Douglas J. Murray, 72

Douglas J. Murray
Douglas J. Murray
Posted: June 20, 2012

Douglas J. Murray was president-elect of the Villanova University Alumni Association in April 1981 when he got a disturbing phone call.

Villanova had decided to drop its football team, the caller told him.

It was the night of the 17th birthday party of a daughter, Mary Sheila Gleason.

"He left my birthday party that night to go speak with the board members, to change their minds," she said in an interview. "It took till my senior year at Villanova for football to come back."

That's how devoted a Villanova alumnus he was, she said.

On Thursday, June 14, Mr. Murray, 72, of Downingtown, who went from teaching at Malvern Prep to being a bank trust officer to turning the Phoenixville railroad station into a banquet hall, died of a brain tumor at Bryn Mawr Hospital.

Mr. Murray was a former president of the Phoenixville Area Economic Development Corp. and of the Chester County Industrial Development Authority.

In 2009, his daughter said, he retired as president of the Murray Insurance Corp., which he had founded in Phoenixville.

"I was totally befuddled and unprepared for the elimination of football when it happened," Mr. Murray said in an interview in 1985.

"We were simply told by the administration that it was an irrevocable situation. That was unacceptable.

"In my opinion, the football game at Villanova is the nucleus of the social life on the Main Line."

Not only did Mr. Murray head the alumni association but, at one time, he was president of the Wildcat Club, formally known as the Villanova Education Foundation, a fund-raiser for athletic events.

Born in Carbondale, Pa., Mr. Murray graduated from Scranton Preparatory School in 1957 and earned a bachelor's degree in civil engineering at Villanova University in 1961.

Mr. Murray taught physics and math at Malvern Prep for two years after graduating and was a trust officer at the First Pennsylvania Bank until 1969.

He and brother-in-law James Jordan founded Nayadic Sciences Inc, a waste treatment firm, in Phoenixville in 1969.
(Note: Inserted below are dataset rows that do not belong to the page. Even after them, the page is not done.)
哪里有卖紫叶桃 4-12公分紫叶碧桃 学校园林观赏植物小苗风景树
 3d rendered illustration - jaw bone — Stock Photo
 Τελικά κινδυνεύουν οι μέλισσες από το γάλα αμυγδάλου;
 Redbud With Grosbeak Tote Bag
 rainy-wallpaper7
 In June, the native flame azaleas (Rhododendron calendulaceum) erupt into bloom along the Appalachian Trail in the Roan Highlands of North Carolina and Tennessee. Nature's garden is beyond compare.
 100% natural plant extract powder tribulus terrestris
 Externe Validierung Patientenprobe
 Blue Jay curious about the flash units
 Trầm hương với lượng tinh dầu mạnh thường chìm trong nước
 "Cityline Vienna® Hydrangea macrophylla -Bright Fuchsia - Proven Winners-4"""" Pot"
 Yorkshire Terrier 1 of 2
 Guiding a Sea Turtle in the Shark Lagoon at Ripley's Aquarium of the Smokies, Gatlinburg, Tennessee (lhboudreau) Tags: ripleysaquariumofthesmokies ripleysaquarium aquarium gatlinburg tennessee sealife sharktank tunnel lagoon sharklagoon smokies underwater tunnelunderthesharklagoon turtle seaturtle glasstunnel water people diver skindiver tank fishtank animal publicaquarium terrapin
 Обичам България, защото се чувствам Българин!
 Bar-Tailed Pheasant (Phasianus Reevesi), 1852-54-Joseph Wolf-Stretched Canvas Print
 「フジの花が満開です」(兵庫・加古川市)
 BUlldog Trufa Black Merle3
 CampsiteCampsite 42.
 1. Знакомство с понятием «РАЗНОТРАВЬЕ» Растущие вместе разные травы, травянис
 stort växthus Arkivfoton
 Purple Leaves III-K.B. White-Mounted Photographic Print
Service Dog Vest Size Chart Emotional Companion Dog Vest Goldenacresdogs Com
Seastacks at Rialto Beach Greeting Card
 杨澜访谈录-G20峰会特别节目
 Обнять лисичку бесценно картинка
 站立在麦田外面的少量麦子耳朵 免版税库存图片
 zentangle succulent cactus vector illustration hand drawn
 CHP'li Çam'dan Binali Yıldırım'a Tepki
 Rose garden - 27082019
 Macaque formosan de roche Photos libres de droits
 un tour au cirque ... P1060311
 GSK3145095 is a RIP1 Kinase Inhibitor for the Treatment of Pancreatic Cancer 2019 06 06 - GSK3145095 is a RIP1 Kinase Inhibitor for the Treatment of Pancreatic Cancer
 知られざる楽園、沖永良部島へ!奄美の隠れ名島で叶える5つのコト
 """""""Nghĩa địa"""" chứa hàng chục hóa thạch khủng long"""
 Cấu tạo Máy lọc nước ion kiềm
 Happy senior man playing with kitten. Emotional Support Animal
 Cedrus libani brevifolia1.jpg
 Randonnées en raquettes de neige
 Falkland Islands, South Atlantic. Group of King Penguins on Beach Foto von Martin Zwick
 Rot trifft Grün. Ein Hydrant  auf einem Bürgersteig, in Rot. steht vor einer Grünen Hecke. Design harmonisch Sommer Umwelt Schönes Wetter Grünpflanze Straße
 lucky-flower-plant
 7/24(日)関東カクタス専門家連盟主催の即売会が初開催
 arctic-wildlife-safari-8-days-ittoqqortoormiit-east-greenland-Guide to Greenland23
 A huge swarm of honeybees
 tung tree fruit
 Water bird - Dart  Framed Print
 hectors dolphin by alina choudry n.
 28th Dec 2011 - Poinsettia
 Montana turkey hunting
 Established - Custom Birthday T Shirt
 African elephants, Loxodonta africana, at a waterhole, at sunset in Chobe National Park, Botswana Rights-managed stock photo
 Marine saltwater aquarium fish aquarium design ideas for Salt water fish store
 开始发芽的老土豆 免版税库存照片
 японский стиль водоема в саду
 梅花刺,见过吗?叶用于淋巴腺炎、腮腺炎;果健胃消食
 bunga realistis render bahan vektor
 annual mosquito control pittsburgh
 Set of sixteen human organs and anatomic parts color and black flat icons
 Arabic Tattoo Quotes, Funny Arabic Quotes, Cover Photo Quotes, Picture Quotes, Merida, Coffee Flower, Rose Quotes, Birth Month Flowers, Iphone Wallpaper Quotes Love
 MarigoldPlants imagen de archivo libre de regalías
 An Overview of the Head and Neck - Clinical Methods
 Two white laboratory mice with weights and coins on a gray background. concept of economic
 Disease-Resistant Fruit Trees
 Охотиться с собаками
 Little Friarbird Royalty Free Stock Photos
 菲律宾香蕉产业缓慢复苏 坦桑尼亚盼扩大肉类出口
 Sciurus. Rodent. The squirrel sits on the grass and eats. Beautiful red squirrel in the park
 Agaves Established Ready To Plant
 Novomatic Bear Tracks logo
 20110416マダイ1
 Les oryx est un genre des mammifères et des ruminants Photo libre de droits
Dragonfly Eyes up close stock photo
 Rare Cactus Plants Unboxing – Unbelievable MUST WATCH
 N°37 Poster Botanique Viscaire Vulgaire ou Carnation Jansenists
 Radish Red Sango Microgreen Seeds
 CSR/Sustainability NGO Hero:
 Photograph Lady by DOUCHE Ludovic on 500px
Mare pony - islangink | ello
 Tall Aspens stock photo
They sold it in 1971 to CertainTeed, where he became director of research and development and president of a research venture with an arm of the Franklin Institute.

In 1976 he and his brother-in-law bought the Columbia Hotel, a restaurant in Phoenixville, which they owned until 1984, his daughter said.

Their Murray-Jordan Restaurant Corp. then bought the Phoenixville railroad station, naming it Columbia Station, where, for a while, they housed a catering business now run by others.

He was a member of the East Pikeland Township Planning Commission and a board member of the Phoenixville Area Chamber of Commerce.

Besides his daughter, Mr. Murray is survived by wife Joan; son Douglas J. Jr.; daughters Jennifer Gleason, Erin, Kathleen Tremblay, and Susan Masciopinto; stepsons Jeff and John Merschel III; stepdaughters Lisa Quinley and Kate Dailey, 11 grandchildren; and seven step-grandchildren. His first wife, Sheila, died in 1994.

A memorial service was set for 6:30 p.m. Wednesday, June 27, at the Phoenixville Foundry, 2 N. Main St. Burial is to be private.